Investing.com -- Bank of America (BofA) voiced a cautious stance on US semiconductor stocks, citing a combination of slow industrial and automotive demand, along with tensions from the China trade war.
In a Tuesday report, the firm highlighted the recent guidance cut from Microchip Technology (NASDAQ:MCHP) on December 2, as well as mixed sentiments at the Consumer Electronics Show (CES) from various management teams, including Analog Devices (NASDAQ:ADI), Texas Instruments (NASDAQ:TXN), and ON Semiconductor (NASDAQ:ON).
BofA also flagged concerns about the sustainability of demand from China, with companies like ON and NXP Semiconductors NV (NASDAQ:NXPI) being most exposed to potential demand fluctuations.
Additionally, there is scrutiny over pricing tactics by US vendors, with ADI and TXN under investigation.

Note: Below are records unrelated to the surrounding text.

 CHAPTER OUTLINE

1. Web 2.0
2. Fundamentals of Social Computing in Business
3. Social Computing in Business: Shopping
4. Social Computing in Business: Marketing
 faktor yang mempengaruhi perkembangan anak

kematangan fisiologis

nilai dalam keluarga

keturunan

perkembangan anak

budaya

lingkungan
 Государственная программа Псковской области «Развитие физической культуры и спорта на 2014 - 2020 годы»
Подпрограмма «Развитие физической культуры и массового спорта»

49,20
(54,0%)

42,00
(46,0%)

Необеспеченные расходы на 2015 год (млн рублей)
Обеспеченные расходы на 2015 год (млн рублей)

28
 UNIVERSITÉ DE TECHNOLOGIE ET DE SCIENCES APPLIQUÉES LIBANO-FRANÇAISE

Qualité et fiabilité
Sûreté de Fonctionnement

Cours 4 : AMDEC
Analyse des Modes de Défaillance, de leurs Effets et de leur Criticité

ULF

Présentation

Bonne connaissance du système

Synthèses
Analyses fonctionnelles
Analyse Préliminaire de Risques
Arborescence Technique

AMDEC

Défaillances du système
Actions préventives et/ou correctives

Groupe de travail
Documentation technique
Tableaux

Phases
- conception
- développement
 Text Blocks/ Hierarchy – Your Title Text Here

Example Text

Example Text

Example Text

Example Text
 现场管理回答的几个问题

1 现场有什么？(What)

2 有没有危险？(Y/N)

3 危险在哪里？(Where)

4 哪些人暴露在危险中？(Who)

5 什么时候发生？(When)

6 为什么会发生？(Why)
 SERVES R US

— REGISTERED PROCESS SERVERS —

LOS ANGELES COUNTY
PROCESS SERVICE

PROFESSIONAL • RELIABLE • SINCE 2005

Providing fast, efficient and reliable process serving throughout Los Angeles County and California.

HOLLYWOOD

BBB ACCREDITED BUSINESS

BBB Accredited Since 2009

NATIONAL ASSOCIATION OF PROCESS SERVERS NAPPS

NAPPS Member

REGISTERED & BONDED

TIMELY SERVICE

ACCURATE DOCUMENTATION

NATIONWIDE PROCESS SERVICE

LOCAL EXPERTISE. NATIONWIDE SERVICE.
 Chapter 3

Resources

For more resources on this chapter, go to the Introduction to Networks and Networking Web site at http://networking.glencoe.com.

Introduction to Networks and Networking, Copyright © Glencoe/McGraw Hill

With consensus sales down 9% quarter-over-quarter, BofA analysts expect the semiconductor companies’ Q4 results to be at least in line with expectations, however, there are downside risks, particularly for MCHP and ON.
The analysts expect sub-seasonal trends to continue until the second half of 2025, suggesting that it may be the “right timing for a rotation into cyclicals.”
Analysts led by Vivek Arya favor ON and NXPI for their valuation and leverage to long-term electric vehicle (EV)/Advanced Driver-Assistance Systems (ADAS) content drivers, and ADI for its high-end portfolio and potential for high free cash flow (FCF) margins in the next upcycle.
In the note, the firm also pointed out a divergence in growth forecasts for automotive and industrial semiconductor companies for the calendar year 2025.
While consensus estimates are banking on a strong second-half weighted growth, BofA believes this is unlikely and expects estimates to trend downwards.
“As such, we suspect estimates could reduce towards down -3% to flat YoY for Auto names and up +5-7% YoY for Industrials,” analysts highlighted.
Moreover, they flagged China as an emerging risk, with its growing capability in trailing-edge technology potentially leading to increased competition and lower prices.
In terms of demand, the automotive sector is still struggling to find a bottom, with recent S&P forecasts for global light vehicle production being revised downwards.
The industrial sector is also experiencing weakness, which is expected to persist through the first half of 2025.
BofA emphasizes that a rebound in the US and Europe is crucial for a broader recovery, but notes that recent improvements in Purchasing Managers' Indexes (PMIs) might not be reliable indicators.
Lastly, the bank reflected on the growth drivers of the diversified semiconductor industry, noting that from 2009 to 2019, growth was primarily unit-driven, while from 2019 to 2024, elevated pricing was a significant factor. With the potential for pricing to revert to mean, unit sales may become more critical for future growth, analysts concluded.